Cosmétiques durables : état des lieux d'un marché complexe
Une marque de cosmétiques ne naît pas du jour au lendemain. Il faut établir une stratégie marketing, mettre en place un cahier des charges, créer les formulations, choisir un packaging, etc., les étapes sont nombreuses. En 1975, sous l'impulsion de la ministre de la Santé Simone Veil, la France a été le premier pays européen à créer une réglementation (Loi n°75-604) sur les cosmétiques. Aujourd'hui, la loi a évolué et les industriels doivent se soumettre à un certain nombre de tests pour voir leurs produits autorisés à la vente. Néanmoins, cette réglementation stricte, et indispensable à la sécurité des consommateurs, l'est encore plus lorsque l'on parle de durabilité des produits comme l'explique Eva Lagarde, fondatrice de la plateforme de contenus pédagogiques Re-sources : «La problématique principale des marques aujourd'hui est de comprendre les enjeux réglementaires qui sont liés au développement durable. Avant, cela concernait la formulation et les ingrédients. Aujourd'hui, les emballages sont aussi concernés. Les marques doivent mettre en conformité leurs emballages, ce qui est très difficile pour elles. Il y a des enjeux différents en fonction des pays, des réglementations différentes selon les continents ... De plus, le consommateur exerce une certaine pression sur les enjeux de développement durable».
Des produits durables sous tous les angles
Les consommateurs étant de plus en plus au fait de l'urgence climatique, leur demande évolue. Mais face à une offre pléthorique et des notions peu définies et encadrées - notamment lorsque l'on parle de cosmétiques cleans et durables -, ils ne savent plus vers quelle marque se tourner ni sur quels critères se baser et se demandent finalement ce qui est véritablement durable. «La durabilité se base sur deux grands critères :
- Environnementale : c'est l'enjeu de la réduction de l'impact des produits sur l'environnement, de toute la chaîne de fabrication et d'utilisation des formules et des emballages.

|---|

◆ OBJECTIF 1 ◆
Reprenez tel quel le passage de la liste qui s'étend de la ligne contenant « Ordering from farthest to nearest, arrange » jusqu'à la fin de la liste, bornes comprises.
L'extrait et la liste n'ont aucun rapport entre eux.

|---|

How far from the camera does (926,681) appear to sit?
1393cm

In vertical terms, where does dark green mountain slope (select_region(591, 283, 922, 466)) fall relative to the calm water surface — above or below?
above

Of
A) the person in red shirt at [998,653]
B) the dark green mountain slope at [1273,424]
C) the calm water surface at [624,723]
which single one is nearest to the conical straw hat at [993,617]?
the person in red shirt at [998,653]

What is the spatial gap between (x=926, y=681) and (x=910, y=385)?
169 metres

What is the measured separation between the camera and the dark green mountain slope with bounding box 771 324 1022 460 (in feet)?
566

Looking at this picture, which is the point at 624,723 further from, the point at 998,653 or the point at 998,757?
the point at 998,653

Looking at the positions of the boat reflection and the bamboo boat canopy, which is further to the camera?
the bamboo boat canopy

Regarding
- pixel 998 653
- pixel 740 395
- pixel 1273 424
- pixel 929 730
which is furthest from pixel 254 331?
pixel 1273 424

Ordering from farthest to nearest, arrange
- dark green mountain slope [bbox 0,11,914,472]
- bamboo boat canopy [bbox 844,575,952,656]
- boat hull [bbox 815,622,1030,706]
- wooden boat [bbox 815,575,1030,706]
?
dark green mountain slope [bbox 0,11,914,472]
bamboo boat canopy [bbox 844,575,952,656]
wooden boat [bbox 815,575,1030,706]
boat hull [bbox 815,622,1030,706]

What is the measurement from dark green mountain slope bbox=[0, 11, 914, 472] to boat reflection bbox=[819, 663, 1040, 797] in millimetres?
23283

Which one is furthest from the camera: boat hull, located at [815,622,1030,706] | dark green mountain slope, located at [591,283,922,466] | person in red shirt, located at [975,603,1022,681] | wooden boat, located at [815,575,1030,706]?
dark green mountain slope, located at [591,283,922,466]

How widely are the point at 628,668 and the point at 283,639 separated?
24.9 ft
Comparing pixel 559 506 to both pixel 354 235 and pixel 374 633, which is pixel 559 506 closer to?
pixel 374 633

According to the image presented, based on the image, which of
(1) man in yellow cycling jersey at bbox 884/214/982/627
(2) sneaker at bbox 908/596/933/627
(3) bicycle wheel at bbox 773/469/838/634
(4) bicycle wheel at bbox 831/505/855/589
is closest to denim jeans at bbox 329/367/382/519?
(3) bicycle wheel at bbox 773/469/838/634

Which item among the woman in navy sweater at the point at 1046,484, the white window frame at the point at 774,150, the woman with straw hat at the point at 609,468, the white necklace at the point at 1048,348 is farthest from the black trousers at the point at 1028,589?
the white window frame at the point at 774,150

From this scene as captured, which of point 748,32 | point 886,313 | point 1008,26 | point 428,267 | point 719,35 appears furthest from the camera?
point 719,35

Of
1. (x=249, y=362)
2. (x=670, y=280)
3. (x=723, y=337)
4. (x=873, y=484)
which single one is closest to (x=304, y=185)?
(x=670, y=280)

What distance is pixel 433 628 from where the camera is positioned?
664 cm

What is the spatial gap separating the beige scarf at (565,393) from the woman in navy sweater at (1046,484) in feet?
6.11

|---|

◆ OBJECTIF 2 ◆
Reproduisez fidèlement le passage de l'extrait allant de « Des produits durables » jusqu'à « et des emballages. », bornes comprises.

◆ RÉPONSE RÉDIGÉE 1 ◆
Ordering from farthest to nearest, arrange
- dark green mountain slope [bbox 0,11,914,472]
- bamboo boat canopy [bbox 844,575,952,656]
- boat hull [bbox 815,622,1030,706]
- wooden boat [bbox 815,575,1030,706]
?
dark green mountain slope [bbox 0,11,914,472]
bamboo boat canopy [bbox 844,575,952,656]
wooden boat [bbox 815,575,1030,706]
boat hull [bbox 815,622,1030,706]

What is the measurement from dark green mountain slope bbox=[0, 11, 914, 472] to boat reflection bbox=[819, 663, 1040, 797] in millimetres?
23283

Which one is furthest from the camera: boat hull, located at [815,622,1030,706] | dark green mountain slope, located at [591,283,922,466] | person in red shirt, located at [975,603,1022,681] | wooden boat, located at [815,575,1030,706]?
dark green mountain slope, located at [591,283,922,466]

How widely are the point at 628,668 and the point at 283,639 separated?
24.9 ft
Comparing pixel 559 506 to both pixel 354 235 and pixel 374 633, which is pixel 559 506 closer to?
pixel 374 633

According to the image presented, based on the image, which of
(1) man in yellow cycling jersey at bbox 884/214/982/627
(2) sneaker at bbox 908/596/933/627
(3) bicycle wheel at bbox 773/469/838/634
(4) bicycle wheel at bbox 831/505/855/589
is closest to denim jeans at bbox 329/367/382/519?
(3) bicycle wheel at bbox 773/469/838/634

Which item among the woman in navy sweater at the point at 1046,484, the white window frame at the point at 774,150, the woman with straw hat at the point at 609,468, the white necklace at the point at 1048,348 is farthest from the black trousers at the point at 1028,589?
the white window frame at the point at 774,150

From this scene as captured, which of point 748,32 | point 886,313 | point 1008,26 | point 428,267 | point 719,35 appears furthest from the camera?
point 719,35

Of
1. (x=249, y=362)
2. (x=670, y=280)
3. (x=723, y=337)
4. (x=873, y=484)
which single one is closest to (x=304, y=185)?
(x=670, y=280)

What distance is pixel 433 628 from where the camera is positioned?
664 cm

What is the spatial gap separating the beige scarf at (565,393) from the woman in navy sweater at (1046,484) in feet?
6.11

◆ RÉPONSE RÉDIGÉE 2 ◆
Des produits durables sous tous les angles
Les consommateurs étant de plus en plus au fait de l'urgence climatique, leur demande évolue. Mais face à une offre pléthorique et des notions peu définies et encadrées - notamment lorsque l'on parle de cosmétiques cleans et durables -, ils ne savent plus vers quelle marque se tourner ni sur quels critères se baser et se demandent finalement ce qui est véritablement durable. «La durabilité se base sur deux grands critères :
- Environnementale : c'est l'enjeu de la réduction de l'impact des produits sur l'environnement, de toute la chaîne de fabrication et d'utilisation des formules et des emballages.